Recebi, por e-mail, um artigo. É do ano passado, mas é “de hoje”. Seu autor é um magistrado da comarca de Ibirubá, do interior do Rio Grande do Sul. Em resumo, um sujeito havia invadido o domicílio do Excelentíssimo para furtar qualquer coisa. Depara-se a vítima com a crueza da realidade e começa com o invasor uma luta corporal. No fim das contas, pelo o apreendido do texto, o invasor não recebera a devida sanção com o ocorrido.

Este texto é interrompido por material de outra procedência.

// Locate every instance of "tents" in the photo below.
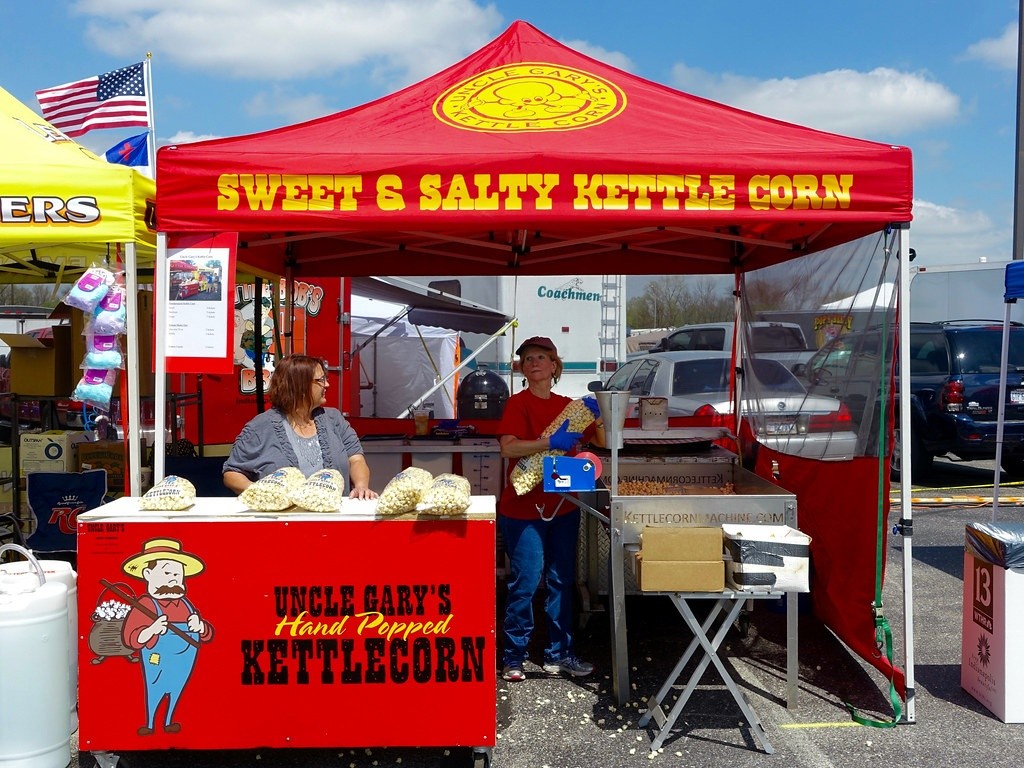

O juiz fica revoltadíssimo e publica, escorrendo ódio de seus dedos, algumas palavras quase terroristas: “… pois todos acreditamos que, pelo menos dentro dos nossos lares, estamos protegidos dessa corsa de marginais. Ledo engano!… eu consegui derrubá-lo no chão e imobilizá-lo. Após, eu tive oportunidade de ´fazer justiça com as próprias mãos´ ou de deixar que a minha cadela Hottweiller o fizesse, mas acabei não fazendo nada contra o assaltante, acreditando que a justiça, poder ao qual pertenço, seria feita… Não desejo mal para ninguém, mas gostaria muito, mas muito mesmo que esse fato que aconteceu comigo aconteça com esses colegas juízes criminais que se auto-denominam ´garantistas´, pois aí eles poderão aquilatar melhor o que passa uma vítima que tem a sua casa invadida durante a madrugada por um ladrão – e mudassem de entendimento, deixando de tratar ladrões contumazes como ´príncipes´. Até quando verdadeiros facínoras vão ser tratados como ´príncipes´ pelos juízes criminais?… Chega! Basta de erudição em cima do sofrimento alheio! Está mais do que na hora de se dar um basta nessa situação. Chega de impunidade.”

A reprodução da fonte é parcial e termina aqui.